--- Begin Selected excerpt ---

Asian buyers splashed out on Chinese abstract and contemporary Filipino art at Christie’s 25 May 2013 Evening Sale in Hong Kong.

The astonishing record-shattering success of Christie’s Post-war and Contemporary Art evening sale in New York ten days ago was hailed as “a new era in the art market.” Art Radar assesses how the Hong Kong version fared.

San Yu, 'Two Standing Nudes', circa 1929, oil on canvas, 73 x 50 cm. Image courtesy Christie's.

Sanyu, ‘Two Standing Nudes’, circa 1929, oil on canvas, 73 x 50 cm. Image courtesy Christie’s.

After Christie’s seventy lot record evening sale of Post-war and Contemporary Art on 15 May 2013 in the Rockefeller Center, New York, the evening’s auctioneer Jussi Pylkkanen was astonished by the sheer number of people willing to drop more that USD20 million. “We are in a new era in the art market” he told the New York Times.

Ten days later it was Hong Kong’s turn. Would this “new era” of high-spending by art collectors extend as far as the South China Sea?

Indonesian, Japanese, Korean, Singaporean, Vietnamese and Filipino works were offered in Christie’s Asian 20th Century and Contemporary Art sale on 25 May 2013 but Chinese works were dominant in both value and number. And for Chinese art, omens prior to the sale were mixed.

Falling confidence, falling prices?

In its April Confidence Survey ArtTactic, an art market intelligence source, forecast headwinds for auction sales of Chinese art. Confidence has fallen 45 percent since March 2011 and “remains fragile” according to the survey; no doubt a slowdown in China and a recession in Europe, China’s largest export market, have been partly to blame.

Few would argue that high-end dealers are the ultimate masters of branding and some art market watchers look at luxury branded retail sales figures as a significant indicator for the art market. Recently they have found that the growth of sales of luxury goods has been slowing. Leading Chinese business magazine CBN Weekly reported that sales of luxury goods in China grew just seven percent last year compared with an astonishing thirty percent the year before. A much-publicised campaign by the Chinese government to crack down on gift-giving to officials has been cited as the cause, but others claim that the luxury market has been in decline for some time.

--- End Selected excerpt ---
--- Begin Data segment ---

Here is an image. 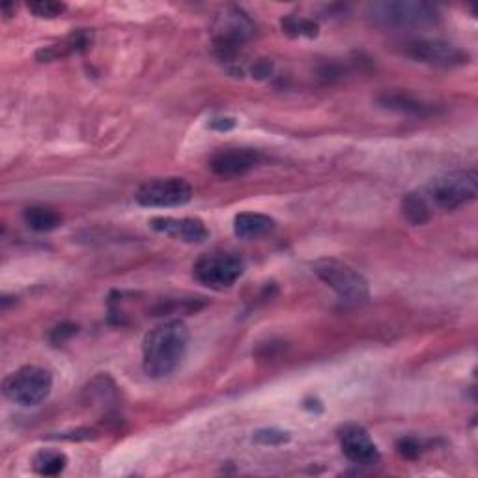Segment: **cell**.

--- End Data segment ---

_Set exercise 1_. Write out everything in the Christie's Hong Kong sale article from "The astonishing record-shattering" down to "Kong version fared.".
_Set exercise 2_. Pick up the article on Christie's Hong Kong evening sale and carry it on after its final sentence.
You can set the listing aside; none of it is needed.

_Output 1_.
The astonishing record-shattering success of Christie’s Post-war and Contemporary Art evening sale in New York ten days ago was hailed as “a new era in the art market.” Art Radar assesses how the Hong Kong version fared.

_Output 2_.
Yet the fifty lot sale of Asian Twentieth Century and Contemporary Art with estimates ranging from HKD 600,000 to HKD18 million (USD 77,280 – USD2.3 million) started with a bang. The seats in the James Christie room at Hong Kong’s convention centre were packed, and those who could not squeeze in to stand, swarmed at the two entrances and spilled into the next-door Woods room.

Zao Wou Ki, 'Water Music',  1956 - 1957, oil on canvas, 160.5 x 128.5 cm.

Zao Wou Ki, ‘Water Music’, 1956 – 7, oil on canvas, 160.5 x 128.5 cm.

Chinese abstracts produce stunning results

First off were eight high-priced lots by the ever-popular abstract artists Zao Wou Ki (1920-2013) and Chu Teh Chun (1920-). Zao Wou Ki died last month at the age of 92 and, unsurprisingly, prices for his works were some of the strongest of the evening: all reached or exceeded estimates and two pieces achieved in excess of double their estimates. Water Music (1956-7) was estimated at HKD16-18 million (USD2 – 2.3 million) and achieved HKD28.5 million (USD3.7 million), the highest price for works by this artist in the sale. Four other works were sold for between HKD11 and HKD24 million (USD1.4 – 3.1 million).

The three works of Chu Teh Chun which sold at prices between HKD7 million (USD900,000) and HKD11 million (USD1.4 million) comfortably exceeded their estimates.

Then came the top-selling lot of the evening: Two Standing Nudes, by Chinese artist Sanyu (1901 – 1966), which finally achieved HKD39 million (USD5 million). In a period when many Chinese artists traveled to Europe, Sanyu moved to France in 1923. Painting nudes was forbidden in China but in the heady uninhibited environment of Paris, Sanyu was free to explore the subject. Trained in Chinese calligraphy, most of his nudes were created using Chinese ink. Two Standing Nudes was executed in paint circa 1929.

Abstract art by these three Chinese artists were clearly a big draw at the sale and the room thinned as attention turned next to the sale of artworks from Southeast Asia, Korea and Japan.

Kohei Nawa, 'PixCell Coyote#3', 2008, taxidermied coyote, glass, acrylic, crystal beads  81.5 x 99.5 x 28 cm. Image courtesy Christie's.

Kohei Nawa, ‘PixCell Coyote#3’, 2008, taxidermied coyote, glass, acrylic, crystal beads,
81.5 x 99.5 x 28 cm. Image courtesy Christie’s.

Japanese stalwarts disappoint

Stock markets have been soaring across Southeast Asia since the beginning of the year due to massive money-easing measures by the Bank of Japan. What has been dubbed a “shock and awe” monetary policy has caused Japan’s stock market to increase by 34 percent since November, more than any other in the world. However, works by Japanese artists Yoshitomo Nara and Yayoi Kusama came in at or slightly below estimate.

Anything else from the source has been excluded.